- Short task: Would you copy only the lines below, beginning with the one that contains "As this photograph" and running through the last entry line?

++++ Material provided

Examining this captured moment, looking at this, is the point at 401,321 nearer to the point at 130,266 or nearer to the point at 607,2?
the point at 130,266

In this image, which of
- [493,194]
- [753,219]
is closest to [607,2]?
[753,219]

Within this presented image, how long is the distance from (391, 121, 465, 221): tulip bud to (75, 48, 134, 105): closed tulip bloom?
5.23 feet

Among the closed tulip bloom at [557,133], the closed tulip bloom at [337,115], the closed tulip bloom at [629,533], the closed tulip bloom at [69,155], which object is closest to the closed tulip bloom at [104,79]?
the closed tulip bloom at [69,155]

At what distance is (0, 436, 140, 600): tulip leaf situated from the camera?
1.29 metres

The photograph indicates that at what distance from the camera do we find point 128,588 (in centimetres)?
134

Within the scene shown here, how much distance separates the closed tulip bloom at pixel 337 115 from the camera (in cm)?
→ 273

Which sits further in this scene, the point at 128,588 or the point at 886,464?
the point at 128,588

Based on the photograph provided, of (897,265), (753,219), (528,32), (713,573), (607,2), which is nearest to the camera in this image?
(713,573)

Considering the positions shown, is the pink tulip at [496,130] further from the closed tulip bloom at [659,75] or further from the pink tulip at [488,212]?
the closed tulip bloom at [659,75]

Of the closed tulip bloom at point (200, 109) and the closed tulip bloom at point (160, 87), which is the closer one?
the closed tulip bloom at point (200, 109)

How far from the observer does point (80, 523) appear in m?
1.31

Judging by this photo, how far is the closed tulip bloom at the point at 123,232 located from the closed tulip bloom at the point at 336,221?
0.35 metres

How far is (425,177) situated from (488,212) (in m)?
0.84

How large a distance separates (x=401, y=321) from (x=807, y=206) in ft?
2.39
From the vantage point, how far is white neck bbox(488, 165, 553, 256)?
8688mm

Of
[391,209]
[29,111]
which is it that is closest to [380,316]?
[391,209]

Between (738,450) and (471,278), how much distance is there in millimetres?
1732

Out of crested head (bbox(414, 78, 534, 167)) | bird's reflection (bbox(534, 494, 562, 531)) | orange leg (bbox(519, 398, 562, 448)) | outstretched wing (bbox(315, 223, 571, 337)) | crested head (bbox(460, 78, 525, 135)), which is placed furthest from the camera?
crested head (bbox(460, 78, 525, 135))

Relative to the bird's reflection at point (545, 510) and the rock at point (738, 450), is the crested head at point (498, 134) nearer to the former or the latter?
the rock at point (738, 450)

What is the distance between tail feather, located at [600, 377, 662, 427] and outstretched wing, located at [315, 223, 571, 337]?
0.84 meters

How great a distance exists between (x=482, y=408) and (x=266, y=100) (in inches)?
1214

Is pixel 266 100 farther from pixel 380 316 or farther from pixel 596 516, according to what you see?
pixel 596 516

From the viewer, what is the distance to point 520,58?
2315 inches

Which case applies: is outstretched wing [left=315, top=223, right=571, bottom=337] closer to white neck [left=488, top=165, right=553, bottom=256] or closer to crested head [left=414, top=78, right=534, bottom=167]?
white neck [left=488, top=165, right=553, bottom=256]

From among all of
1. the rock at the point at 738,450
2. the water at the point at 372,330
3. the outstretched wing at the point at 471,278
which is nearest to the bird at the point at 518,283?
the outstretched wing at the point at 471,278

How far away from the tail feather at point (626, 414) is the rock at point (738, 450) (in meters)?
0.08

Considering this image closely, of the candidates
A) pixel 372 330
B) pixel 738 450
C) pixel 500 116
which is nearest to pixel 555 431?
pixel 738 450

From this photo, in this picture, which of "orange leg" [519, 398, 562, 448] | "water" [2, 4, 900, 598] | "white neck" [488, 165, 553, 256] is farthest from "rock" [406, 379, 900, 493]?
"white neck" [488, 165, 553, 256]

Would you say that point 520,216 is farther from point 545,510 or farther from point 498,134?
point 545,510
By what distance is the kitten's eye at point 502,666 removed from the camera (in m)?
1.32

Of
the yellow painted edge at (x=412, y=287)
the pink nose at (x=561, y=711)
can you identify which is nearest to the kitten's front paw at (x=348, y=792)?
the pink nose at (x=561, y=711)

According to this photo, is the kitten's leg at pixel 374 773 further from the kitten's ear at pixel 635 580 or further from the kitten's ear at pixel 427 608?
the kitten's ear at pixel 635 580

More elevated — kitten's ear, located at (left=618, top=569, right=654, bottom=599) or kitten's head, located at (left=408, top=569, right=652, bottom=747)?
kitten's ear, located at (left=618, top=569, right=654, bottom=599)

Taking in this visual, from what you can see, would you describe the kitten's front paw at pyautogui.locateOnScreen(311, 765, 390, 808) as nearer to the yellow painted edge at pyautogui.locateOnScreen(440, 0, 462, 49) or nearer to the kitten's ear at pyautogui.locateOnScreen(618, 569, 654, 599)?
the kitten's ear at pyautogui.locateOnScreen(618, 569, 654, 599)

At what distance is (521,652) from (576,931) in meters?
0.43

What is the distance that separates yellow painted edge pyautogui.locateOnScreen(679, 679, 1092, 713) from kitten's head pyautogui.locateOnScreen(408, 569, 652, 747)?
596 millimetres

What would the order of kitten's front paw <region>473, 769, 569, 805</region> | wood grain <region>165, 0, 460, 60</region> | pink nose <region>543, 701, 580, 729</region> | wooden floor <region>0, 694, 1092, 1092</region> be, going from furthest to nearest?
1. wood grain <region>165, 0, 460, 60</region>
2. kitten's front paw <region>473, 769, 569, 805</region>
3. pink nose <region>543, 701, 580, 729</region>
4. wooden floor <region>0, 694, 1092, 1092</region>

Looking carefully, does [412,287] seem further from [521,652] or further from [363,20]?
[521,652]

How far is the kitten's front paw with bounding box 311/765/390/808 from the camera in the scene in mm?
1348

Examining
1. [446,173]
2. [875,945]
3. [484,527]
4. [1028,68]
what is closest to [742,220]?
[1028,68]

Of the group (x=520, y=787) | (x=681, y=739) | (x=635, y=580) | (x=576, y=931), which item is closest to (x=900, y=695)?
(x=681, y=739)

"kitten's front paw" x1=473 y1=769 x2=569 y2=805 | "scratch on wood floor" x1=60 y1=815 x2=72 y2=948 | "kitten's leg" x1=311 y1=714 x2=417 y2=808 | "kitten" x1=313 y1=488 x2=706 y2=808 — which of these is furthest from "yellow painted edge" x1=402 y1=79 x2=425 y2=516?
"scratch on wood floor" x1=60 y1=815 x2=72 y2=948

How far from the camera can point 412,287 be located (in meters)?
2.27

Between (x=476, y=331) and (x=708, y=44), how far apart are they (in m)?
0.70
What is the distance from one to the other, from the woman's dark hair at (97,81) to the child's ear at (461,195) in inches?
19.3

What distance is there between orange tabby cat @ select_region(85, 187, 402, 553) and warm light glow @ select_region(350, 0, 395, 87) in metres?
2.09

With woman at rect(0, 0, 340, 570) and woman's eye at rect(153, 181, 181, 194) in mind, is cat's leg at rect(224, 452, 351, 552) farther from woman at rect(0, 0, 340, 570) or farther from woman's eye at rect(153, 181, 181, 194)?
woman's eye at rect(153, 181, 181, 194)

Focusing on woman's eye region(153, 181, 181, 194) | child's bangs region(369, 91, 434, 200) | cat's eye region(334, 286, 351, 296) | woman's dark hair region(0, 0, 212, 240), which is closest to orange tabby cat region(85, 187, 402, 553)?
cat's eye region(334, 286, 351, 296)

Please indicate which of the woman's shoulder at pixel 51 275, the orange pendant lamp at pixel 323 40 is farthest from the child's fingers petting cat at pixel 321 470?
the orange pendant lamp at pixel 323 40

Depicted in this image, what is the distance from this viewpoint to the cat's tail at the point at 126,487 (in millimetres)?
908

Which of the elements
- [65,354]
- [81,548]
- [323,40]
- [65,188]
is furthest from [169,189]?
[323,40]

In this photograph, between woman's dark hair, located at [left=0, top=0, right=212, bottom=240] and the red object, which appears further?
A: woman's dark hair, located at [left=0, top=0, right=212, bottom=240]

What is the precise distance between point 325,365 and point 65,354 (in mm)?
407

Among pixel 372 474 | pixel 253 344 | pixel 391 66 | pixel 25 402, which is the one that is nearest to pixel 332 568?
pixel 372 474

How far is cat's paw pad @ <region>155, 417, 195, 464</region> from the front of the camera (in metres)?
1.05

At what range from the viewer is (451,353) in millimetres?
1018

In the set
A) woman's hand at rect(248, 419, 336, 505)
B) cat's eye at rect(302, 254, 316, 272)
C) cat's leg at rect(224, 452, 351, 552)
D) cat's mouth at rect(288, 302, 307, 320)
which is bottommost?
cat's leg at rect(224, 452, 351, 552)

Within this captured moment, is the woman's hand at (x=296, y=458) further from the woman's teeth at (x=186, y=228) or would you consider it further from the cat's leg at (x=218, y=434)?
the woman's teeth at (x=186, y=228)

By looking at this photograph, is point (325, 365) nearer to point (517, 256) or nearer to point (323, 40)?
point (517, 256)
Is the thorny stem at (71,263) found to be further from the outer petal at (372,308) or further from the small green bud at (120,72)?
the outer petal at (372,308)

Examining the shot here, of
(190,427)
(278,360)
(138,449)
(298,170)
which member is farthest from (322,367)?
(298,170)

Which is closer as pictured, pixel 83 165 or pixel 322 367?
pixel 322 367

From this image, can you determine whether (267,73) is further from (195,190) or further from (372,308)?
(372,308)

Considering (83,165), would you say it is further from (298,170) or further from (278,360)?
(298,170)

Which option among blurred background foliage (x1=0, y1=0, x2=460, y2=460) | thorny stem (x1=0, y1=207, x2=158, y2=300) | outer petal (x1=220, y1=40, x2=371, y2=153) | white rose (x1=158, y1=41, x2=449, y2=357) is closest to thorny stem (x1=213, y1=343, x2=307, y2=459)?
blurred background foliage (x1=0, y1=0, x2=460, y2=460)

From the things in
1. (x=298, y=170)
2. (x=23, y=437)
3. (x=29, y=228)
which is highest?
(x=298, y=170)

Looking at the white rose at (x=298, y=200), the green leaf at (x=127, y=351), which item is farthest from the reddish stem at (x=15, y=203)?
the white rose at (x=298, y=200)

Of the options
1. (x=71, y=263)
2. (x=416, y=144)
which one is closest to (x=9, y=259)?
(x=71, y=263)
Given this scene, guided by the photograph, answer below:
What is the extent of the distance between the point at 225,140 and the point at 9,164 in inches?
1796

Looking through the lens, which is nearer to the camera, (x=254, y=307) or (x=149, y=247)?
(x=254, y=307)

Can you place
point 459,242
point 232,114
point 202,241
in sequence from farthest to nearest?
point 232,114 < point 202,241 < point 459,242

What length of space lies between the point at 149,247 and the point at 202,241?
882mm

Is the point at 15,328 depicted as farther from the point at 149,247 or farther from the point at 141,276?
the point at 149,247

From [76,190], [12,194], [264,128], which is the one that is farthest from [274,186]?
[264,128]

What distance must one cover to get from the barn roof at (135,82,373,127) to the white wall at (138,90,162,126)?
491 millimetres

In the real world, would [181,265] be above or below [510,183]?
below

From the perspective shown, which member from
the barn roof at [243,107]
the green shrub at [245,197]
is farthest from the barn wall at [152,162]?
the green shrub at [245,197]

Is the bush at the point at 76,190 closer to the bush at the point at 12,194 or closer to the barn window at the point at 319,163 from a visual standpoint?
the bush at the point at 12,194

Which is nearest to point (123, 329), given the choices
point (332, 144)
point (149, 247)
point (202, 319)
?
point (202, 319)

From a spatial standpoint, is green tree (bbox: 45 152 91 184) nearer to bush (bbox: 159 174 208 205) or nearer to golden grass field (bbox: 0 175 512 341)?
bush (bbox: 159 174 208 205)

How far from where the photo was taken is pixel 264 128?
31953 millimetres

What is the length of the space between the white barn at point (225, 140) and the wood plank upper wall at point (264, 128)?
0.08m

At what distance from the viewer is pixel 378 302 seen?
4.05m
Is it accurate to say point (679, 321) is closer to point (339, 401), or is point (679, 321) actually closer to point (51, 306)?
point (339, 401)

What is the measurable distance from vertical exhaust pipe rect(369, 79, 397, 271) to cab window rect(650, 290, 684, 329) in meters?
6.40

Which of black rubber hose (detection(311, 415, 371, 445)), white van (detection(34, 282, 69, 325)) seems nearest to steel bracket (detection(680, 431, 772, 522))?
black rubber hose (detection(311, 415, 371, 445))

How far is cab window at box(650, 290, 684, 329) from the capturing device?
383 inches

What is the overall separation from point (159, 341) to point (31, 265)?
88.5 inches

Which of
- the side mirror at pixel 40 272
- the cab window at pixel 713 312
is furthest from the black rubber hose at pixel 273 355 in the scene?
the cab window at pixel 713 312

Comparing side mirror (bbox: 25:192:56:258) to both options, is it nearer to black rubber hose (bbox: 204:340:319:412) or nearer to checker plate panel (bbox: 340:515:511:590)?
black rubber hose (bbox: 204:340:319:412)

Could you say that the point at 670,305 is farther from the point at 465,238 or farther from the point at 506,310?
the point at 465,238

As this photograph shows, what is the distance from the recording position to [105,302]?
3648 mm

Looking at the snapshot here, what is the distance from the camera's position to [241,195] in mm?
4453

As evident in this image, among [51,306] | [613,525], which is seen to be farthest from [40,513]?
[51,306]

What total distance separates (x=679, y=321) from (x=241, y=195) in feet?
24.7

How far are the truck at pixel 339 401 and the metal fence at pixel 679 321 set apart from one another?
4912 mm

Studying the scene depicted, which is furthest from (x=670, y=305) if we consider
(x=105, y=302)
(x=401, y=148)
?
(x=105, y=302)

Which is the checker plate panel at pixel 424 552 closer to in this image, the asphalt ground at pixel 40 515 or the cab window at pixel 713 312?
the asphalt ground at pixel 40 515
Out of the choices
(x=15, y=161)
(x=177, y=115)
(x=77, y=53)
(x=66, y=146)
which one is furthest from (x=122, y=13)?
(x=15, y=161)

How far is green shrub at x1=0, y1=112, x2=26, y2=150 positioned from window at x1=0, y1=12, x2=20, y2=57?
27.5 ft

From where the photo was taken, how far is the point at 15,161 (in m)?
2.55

++++++++

- Response for this exercise:
As this photograph shows, what is the distance from the recording position to [105,302]?
3648 mm

Looking at the snapshot here, what is the distance from the camera's position to [241,195] in mm?
4453

As evident in this image, among [51,306] | [613,525], which is seen to be farthest from [40,513]?
[51,306]

What total distance separates (x=679, y=321) from (x=241, y=195) in feet?
24.7

How far are the truck at pixel 339 401 and the metal fence at pixel 679 321 set apart from one another?
4912 mm

Studying the scene depicted, which is furthest from (x=670, y=305) if we consider
(x=105, y=302)
(x=401, y=148)
?
(x=105, y=302)

Which is the checker plate panel at pixel 424 552 closer to in this image, the asphalt ground at pixel 40 515 or the cab window at pixel 713 312?
the asphalt ground at pixel 40 515
Out of the choices
(x=15, y=161)
(x=177, y=115)
(x=77, y=53)
(x=66, y=146)
which one is furthest from (x=122, y=13)?
(x=15, y=161)

How far is green shrub at x1=0, y1=112, x2=26, y2=150 positioned from window at x1=0, y1=12, x2=20, y2=57?
27.5 ft

From where the photo was taken, how far is the point at 15,161 (in m)?
2.55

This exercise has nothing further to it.